Update the lines below by replacing each "kitchen peninsula" with "kitchen island" and keeping everything else unchanged. Leave the pictures out of your answer.

START Excerpted data

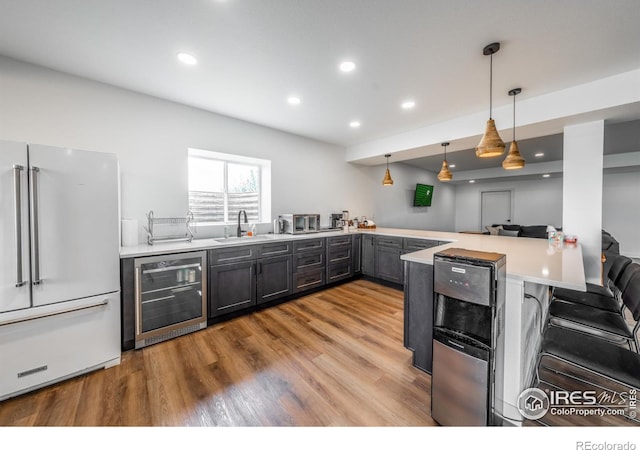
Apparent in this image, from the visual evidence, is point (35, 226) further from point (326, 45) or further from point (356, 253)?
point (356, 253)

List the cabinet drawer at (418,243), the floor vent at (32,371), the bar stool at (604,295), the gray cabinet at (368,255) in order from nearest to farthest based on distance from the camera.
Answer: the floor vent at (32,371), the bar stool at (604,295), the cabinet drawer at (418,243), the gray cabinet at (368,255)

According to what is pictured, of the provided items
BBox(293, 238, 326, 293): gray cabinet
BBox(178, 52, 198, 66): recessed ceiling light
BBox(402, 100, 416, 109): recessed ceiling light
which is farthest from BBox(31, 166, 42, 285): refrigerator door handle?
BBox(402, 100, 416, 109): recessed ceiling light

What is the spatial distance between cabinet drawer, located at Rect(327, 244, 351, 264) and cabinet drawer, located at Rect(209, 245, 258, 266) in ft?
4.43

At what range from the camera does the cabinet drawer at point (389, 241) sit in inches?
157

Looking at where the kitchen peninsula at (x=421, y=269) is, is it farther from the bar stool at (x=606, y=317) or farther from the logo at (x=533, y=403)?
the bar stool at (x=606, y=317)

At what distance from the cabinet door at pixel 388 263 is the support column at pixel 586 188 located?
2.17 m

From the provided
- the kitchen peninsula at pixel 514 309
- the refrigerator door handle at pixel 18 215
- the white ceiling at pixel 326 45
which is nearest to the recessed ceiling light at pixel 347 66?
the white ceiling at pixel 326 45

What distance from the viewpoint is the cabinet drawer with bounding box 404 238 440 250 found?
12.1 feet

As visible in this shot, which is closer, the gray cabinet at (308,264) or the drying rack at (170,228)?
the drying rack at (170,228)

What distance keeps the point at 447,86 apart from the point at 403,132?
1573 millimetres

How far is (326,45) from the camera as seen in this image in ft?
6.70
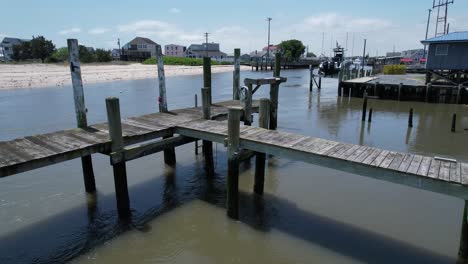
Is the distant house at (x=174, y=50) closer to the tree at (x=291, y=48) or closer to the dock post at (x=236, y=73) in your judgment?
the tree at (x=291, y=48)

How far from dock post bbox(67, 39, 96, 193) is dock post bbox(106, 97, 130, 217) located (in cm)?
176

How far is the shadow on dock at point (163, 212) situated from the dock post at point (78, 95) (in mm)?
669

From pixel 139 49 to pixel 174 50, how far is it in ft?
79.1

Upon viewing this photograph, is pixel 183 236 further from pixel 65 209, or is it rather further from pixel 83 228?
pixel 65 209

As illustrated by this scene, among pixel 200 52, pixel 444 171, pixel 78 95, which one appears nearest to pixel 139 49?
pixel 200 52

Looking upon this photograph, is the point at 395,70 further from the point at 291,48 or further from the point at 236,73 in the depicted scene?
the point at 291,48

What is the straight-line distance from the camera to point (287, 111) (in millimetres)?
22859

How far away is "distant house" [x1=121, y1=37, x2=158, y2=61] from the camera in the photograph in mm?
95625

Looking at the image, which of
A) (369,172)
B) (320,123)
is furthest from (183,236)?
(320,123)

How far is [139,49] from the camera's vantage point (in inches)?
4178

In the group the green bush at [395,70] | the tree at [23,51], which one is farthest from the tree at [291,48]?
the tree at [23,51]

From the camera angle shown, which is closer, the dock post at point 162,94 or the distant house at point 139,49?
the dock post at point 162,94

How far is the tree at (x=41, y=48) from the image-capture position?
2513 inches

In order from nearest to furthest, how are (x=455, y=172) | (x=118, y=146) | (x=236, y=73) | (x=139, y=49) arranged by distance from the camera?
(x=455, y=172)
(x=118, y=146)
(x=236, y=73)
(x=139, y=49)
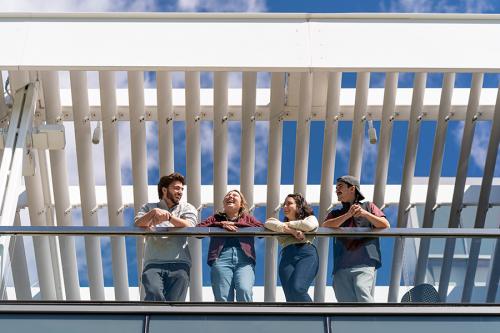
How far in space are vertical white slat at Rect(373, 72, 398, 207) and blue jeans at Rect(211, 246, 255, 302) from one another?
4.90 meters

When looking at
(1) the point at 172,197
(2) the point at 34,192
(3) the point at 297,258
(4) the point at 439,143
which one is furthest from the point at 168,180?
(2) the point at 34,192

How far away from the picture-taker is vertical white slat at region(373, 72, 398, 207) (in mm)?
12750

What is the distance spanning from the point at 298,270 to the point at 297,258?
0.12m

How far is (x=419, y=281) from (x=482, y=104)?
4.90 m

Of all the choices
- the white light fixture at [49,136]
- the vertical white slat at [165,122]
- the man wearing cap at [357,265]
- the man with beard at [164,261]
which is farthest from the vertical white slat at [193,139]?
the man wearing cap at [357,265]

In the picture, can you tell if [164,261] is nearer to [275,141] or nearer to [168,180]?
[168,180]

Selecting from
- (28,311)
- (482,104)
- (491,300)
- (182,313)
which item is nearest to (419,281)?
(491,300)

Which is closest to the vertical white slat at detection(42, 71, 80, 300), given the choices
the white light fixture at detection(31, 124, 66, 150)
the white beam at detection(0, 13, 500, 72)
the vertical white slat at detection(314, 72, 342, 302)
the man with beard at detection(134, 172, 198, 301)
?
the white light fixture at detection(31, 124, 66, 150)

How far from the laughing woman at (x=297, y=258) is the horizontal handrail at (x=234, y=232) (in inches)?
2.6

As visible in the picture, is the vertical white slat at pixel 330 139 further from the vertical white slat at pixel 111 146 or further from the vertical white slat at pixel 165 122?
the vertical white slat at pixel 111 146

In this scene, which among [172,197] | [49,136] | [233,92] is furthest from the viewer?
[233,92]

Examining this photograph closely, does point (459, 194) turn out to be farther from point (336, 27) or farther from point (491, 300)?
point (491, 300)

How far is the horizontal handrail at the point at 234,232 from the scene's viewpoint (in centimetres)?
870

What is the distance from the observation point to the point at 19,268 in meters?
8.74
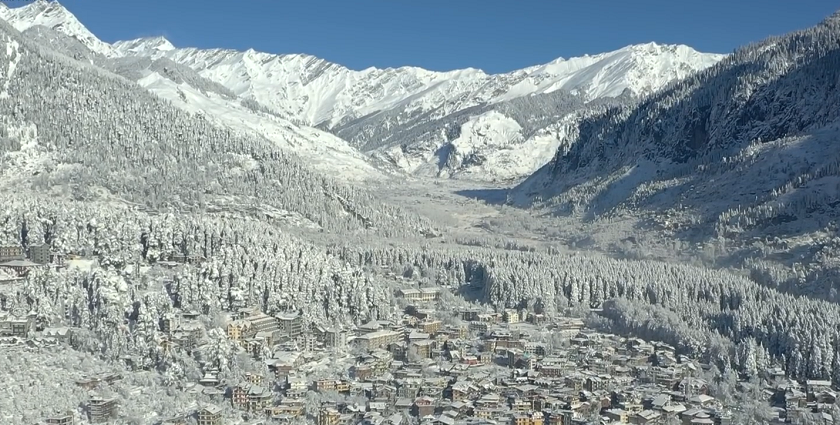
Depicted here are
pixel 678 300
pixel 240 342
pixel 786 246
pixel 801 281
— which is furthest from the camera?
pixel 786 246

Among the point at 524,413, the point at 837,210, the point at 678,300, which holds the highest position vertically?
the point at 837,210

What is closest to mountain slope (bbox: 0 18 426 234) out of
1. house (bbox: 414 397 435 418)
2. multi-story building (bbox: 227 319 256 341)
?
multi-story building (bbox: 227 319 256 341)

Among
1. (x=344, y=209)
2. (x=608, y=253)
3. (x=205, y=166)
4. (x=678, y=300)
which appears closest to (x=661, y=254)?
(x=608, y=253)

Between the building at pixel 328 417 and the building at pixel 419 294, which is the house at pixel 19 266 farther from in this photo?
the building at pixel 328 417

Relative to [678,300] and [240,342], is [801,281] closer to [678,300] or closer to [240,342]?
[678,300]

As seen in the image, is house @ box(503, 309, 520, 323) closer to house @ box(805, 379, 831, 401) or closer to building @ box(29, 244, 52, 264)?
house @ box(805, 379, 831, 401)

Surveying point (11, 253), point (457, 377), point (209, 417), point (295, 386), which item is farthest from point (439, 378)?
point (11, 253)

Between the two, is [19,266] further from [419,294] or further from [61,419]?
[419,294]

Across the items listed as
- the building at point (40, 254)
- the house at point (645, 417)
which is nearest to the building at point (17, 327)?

END Excerpted data

_Response to the task_
Apparent in this image, from the visual evidence, is point (35, 226) further from point (326, 45) or further from point (356, 253)?
point (356, 253)

List the cabinet drawer at (418,243), the floor vent at (32,371), the bar stool at (604,295), the gray cabinet at (368,255) in order from nearest to farthest based on distance from the camera.
Answer: the floor vent at (32,371), the bar stool at (604,295), the cabinet drawer at (418,243), the gray cabinet at (368,255)

According to what is pictured, of the provided items
BBox(293, 238, 326, 293): gray cabinet
BBox(178, 52, 198, 66): recessed ceiling light
BBox(402, 100, 416, 109): recessed ceiling light
which is farthest from BBox(31, 166, 42, 285): refrigerator door handle?
BBox(402, 100, 416, 109): recessed ceiling light

What is the spatial distance between cabinet drawer, located at Rect(327, 244, 351, 264) and cabinet drawer, located at Rect(209, 245, 258, 266) in ft?
4.43

At what range from the camera does the cabinet drawer at point (389, 241) sit in inches?
157

Looking at where the kitchen island at (x=421, y=269) is, is it farther from the bar stool at (x=606, y=317) or farther from the logo at (x=533, y=403)?
the bar stool at (x=606, y=317)

At what distance from the cabinet door at pixel 388 263 is the support column at pixel 586 188 located?
2.17 m

From the provided
- the kitchen island at pixel 514 309
- the refrigerator door handle at pixel 18 215
- the white ceiling at pixel 326 45
which is nearest to the recessed ceiling light at pixel 347 66?
the white ceiling at pixel 326 45

What distance from the viewpoint is the cabinet drawer with bounding box 404 238 440 250 found?
12.1 feet

As visible in this shot, which is closer, the gray cabinet at (308,264) or the drying rack at (170,228)?
the drying rack at (170,228)

What distance keeps the point at 447,86 apart from the point at 403,132?
1573 millimetres

How far is (326,45) from the camera as seen in this image in ft?
6.70
Is the distant house at (x=174, y=50) closer to the tree at (x=291, y=48) or closer to the dock post at (x=236, y=73) in your judgment?
the tree at (x=291, y=48)

How far from dock post bbox(67, 39, 96, 193) is dock post bbox(106, 97, 130, 217) located (in cm)?
176

How far is the shadow on dock at point (163, 212) situated from the dock post at point (78, 95) (in mm)?
669

From pixel 139 49 to pixel 174 50, how far is it in ft?
79.1

Upon viewing this photograph, is pixel 183 236 further from pixel 65 209, or is it rather further from pixel 83 228?
pixel 65 209

As illustrated by this scene, among pixel 200 52, pixel 444 171, pixel 78 95, which one appears nearest to pixel 139 49?
pixel 200 52

Looking upon this photograph, is the point at 395,70 further from the point at 291,48 or further from the point at 236,73 in the depicted scene?
the point at 291,48

What is the straight-line distance from the camera to point (287, 111) (in millimetres)?
22859

How far away is "distant house" [x1=121, y1=37, x2=158, y2=61] from the camera in the photograph in mm?
95625

Looking at the image, which of
A) (369,172)
B) (320,123)
is furthest from (183,236)?
(320,123)

How far is [139,49] from the camera's vantage point (in inches)?
4178

In the group the green bush at [395,70] | the tree at [23,51], which one is farthest from the tree at [291,48]?
the tree at [23,51]

From the camera angle shown, which is closer, the dock post at point 162,94 or the distant house at point 139,49?
the dock post at point 162,94

How far is the tree at (x=41, y=48) from the image-capture position?
2513 inches

In order from nearest to furthest, how are (x=455, y=172) | (x=118, y=146) | (x=236, y=73) | (x=139, y=49) arranged by distance from the camera?
(x=455, y=172)
(x=118, y=146)
(x=236, y=73)
(x=139, y=49)
How far in space are vertical white slat at Rect(373, 72, 398, 207) and blue jeans at Rect(211, 246, 255, 302) from one another?
4.90 meters

When looking at
(1) the point at 172,197
(2) the point at 34,192
(3) the point at 297,258
(4) the point at 439,143
which one is furthest from the point at 168,180?
(2) the point at 34,192

How far away from the picture-taker is vertical white slat at region(373, 72, 398, 207) (in mm)?
12750

What is the distance spanning from the point at 298,270 to the point at 297,258?
0.12m

How far is (x=419, y=281) from (x=482, y=104)?
4.90 m

Of all the choices
- the white light fixture at [49,136]
- the vertical white slat at [165,122]
- the man wearing cap at [357,265]
- the man with beard at [164,261]
which is farthest from the vertical white slat at [193,139]?
the man wearing cap at [357,265]

In the picture, can you tell if [164,261] is nearer to [275,141] or nearer to [168,180]?
[168,180]

Selecting from
- (28,311)
- (482,104)
- (491,300)
- (182,313)
which item is nearest to (419,281)?
(491,300)

Which is closest to the vertical white slat at detection(42, 71, 80, 300), given the choices
the white light fixture at detection(31, 124, 66, 150)
the white beam at detection(0, 13, 500, 72)
the vertical white slat at detection(314, 72, 342, 302)
the man with beard at detection(134, 172, 198, 301)
?
the white light fixture at detection(31, 124, 66, 150)

How far from the laughing woman at (x=297, y=258) is the horizontal handrail at (x=234, y=232) (in inches)?
2.6

As visible in the picture, is the vertical white slat at pixel 330 139 further from the vertical white slat at pixel 111 146 or further from the vertical white slat at pixel 165 122?
the vertical white slat at pixel 111 146

In this scene, which among [172,197] | [49,136] | [233,92] is furthest from the viewer?
[233,92]

Examining this photograph closely, does point (459, 194) turn out to be farther from point (336, 27) or farther from point (491, 300)?
point (491, 300)

How far is the horizontal handrail at the point at 234,232 from the scene's viewpoint (in centimetres)?
870

What is the distance from the observation point to the point at 19,268 in meters?
8.74
Depicted here are
pixel 678 300
pixel 240 342
pixel 786 246
pixel 801 281
— which is furthest from the camera?
pixel 786 246

Among the point at 524,413, the point at 837,210, the point at 678,300, which holds the highest position vertically?
the point at 837,210

What is closest to mountain slope (bbox: 0 18 426 234) out of
1. house (bbox: 414 397 435 418)
2. multi-story building (bbox: 227 319 256 341)
?
multi-story building (bbox: 227 319 256 341)

Among
1. (x=344, y=209)
2. (x=608, y=253)
3. (x=205, y=166)
4. (x=678, y=300)
which appears closest to (x=661, y=254)?
(x=608, y=253)

Between the building at pixel 328 417 and the building at pixel 419 294, which is the house at pixel 19 266 farther from in this photo?
the building at pixel 328 417

Relative to [678,300] and [240,342], is [801,281] closer to [678,300] or closer to [240,342]?
[678,300]

As seen in the image, is house @ box(503, 309, 520, 323) closer to house @ box(805, 379, 831, 401) or closer to building @ box(29, 244, 52, 264)?
house @ box(805, 379, 831, 401)

Surveying point (11, 253), point (457, 377), point (209, 417), point (295, 386), which item is farthest from point (439, 378)?
point (11, 253)

Between the two, is [19,266] further from [419,294] or further from [61,419]?
[419,294]

Across the items listed as
- the building at point (40, 254)
- the house at point (645, 417)
which is nearest to the building at point (17, 327)?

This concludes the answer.